Tromsø

Tromsø
🏘️ Town Urban Troms

Tromsø

480 minutes
Tromsø is the largest city in northern Norway, with around 77,000 people in the municipality and 43,000 in the city itself. It sits on the island of Tromsøya, connected to the mainland by a bridge and a tunnel, and to the large island of Kvaløya to the west by another bridge.

The city calls itself the Gateway to the Arctic, and the name is earned. Tromsø holds more "world's northernmost" records than any other city: the northernmost university, the northernmost botanic garden, what used to be the northernmost brewery, and the northernmost cathedral, which is not actually a cathedral. For over a century, Arctic expeditions launched from here. Fridtjof Nansen returned here in 1896 after drifting across the Arctic Ocean on the Fram. Roald Amundsen bought the Gjøa here in 1901 before sailing the Northwest Passage. In 1926, Amundsen and Umberto Nobile flew the airship Norge from Tromsø to Alaska over the North Pole. Two years later, Amundsen flew from Tromsø to search for the crashed airship Italia. He never returned. His plane disappeared over the Barents Sea. Tromsø was the last place he was seen alive.

Today the city is home to UiT, the world's northernmost university, and is the city with the most Sámi residents in Norway. The sun does not rise from late November to mid-January, and does not set from mid-May to late July. Northern lights are visible on clear nights from September to April, and whale watching season runs from November to January near Skjervøy, about two hours north.

Tromsø has had a rough few years financially. The municipality ran a deficit of 271 million kroner in 2024 and risks being placed under state financial control. In 2025, a scandal erupted when the municipality used AI to write a 120-page school merger report, and it turned out that half the sources cited did not exist.
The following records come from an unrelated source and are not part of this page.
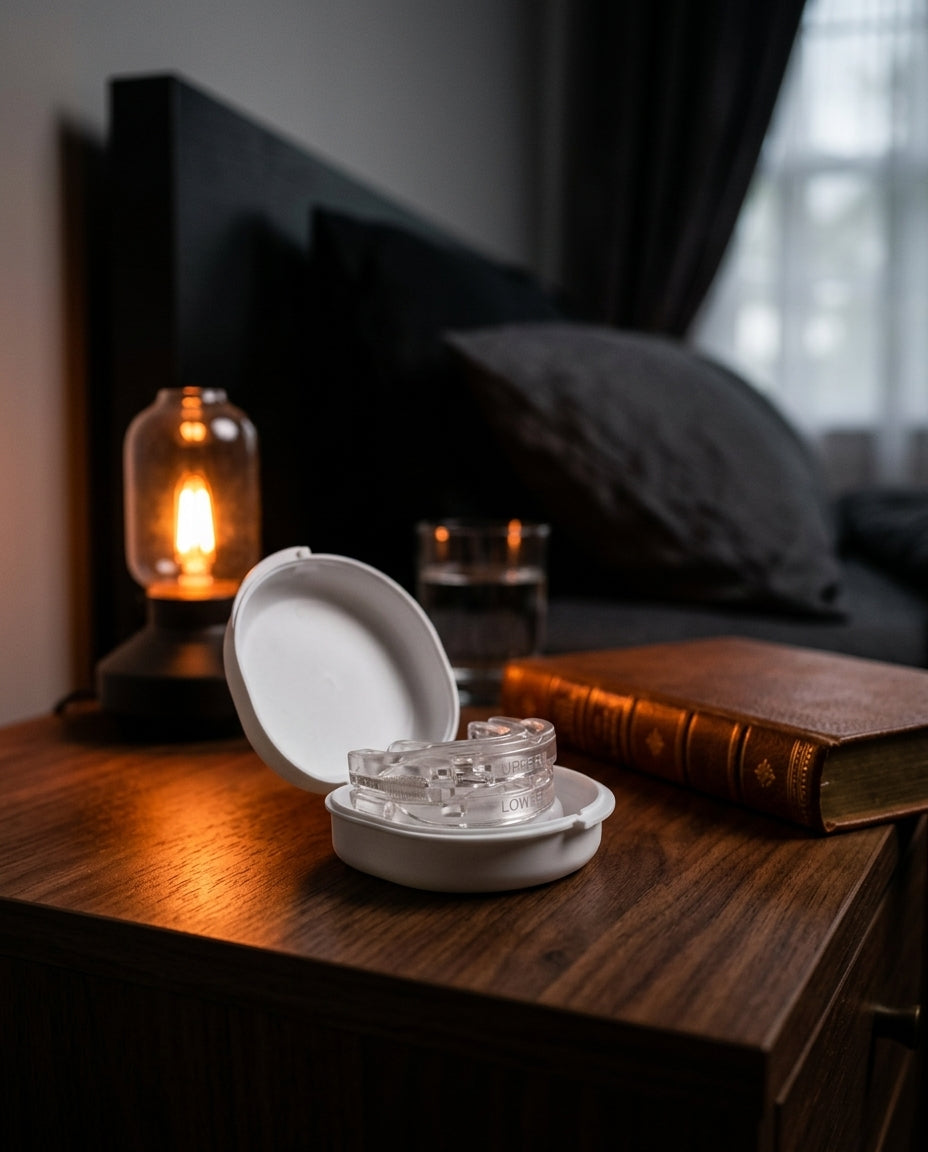 Mouth guard in its open case on a nightstand with a lamp and book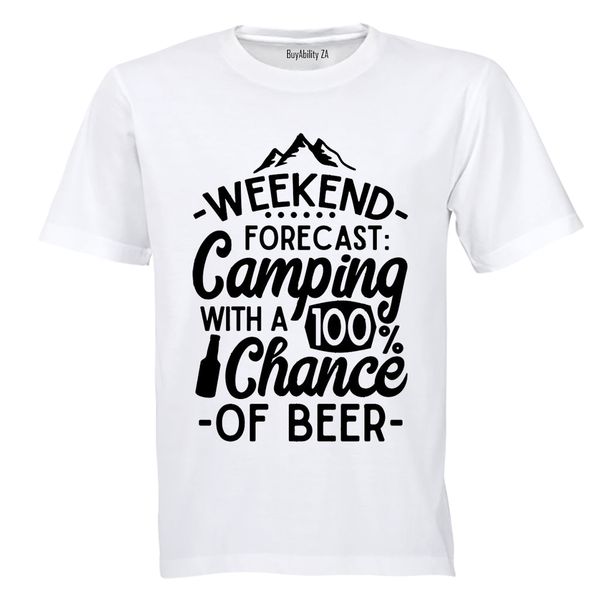 Camping &amp; Beer - Mens - T-Shirt - White image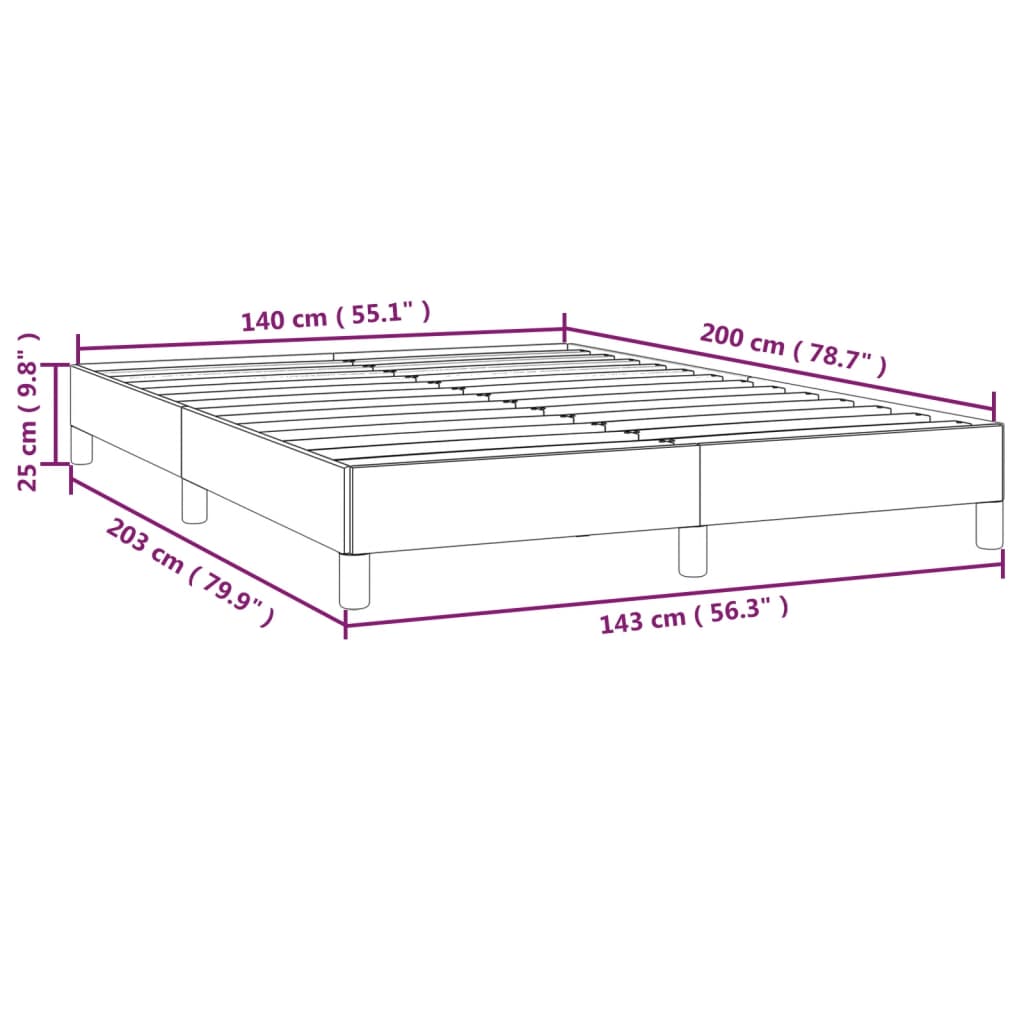 vidaXL Bettgestell ohne Matratze Dunkelbraun 140x200 cm Stoff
A separate investigation found potentially illegal procurement worth over 200 million kroner. The city works despite all this, but it is not running smoothly.

The compact city centre is walkable. Storgata, the main pedestrian street, has shops, restaurants, and most of what you need. The nightlife is surprisingly good for a city this far north, driven partly by the 12,000 university students.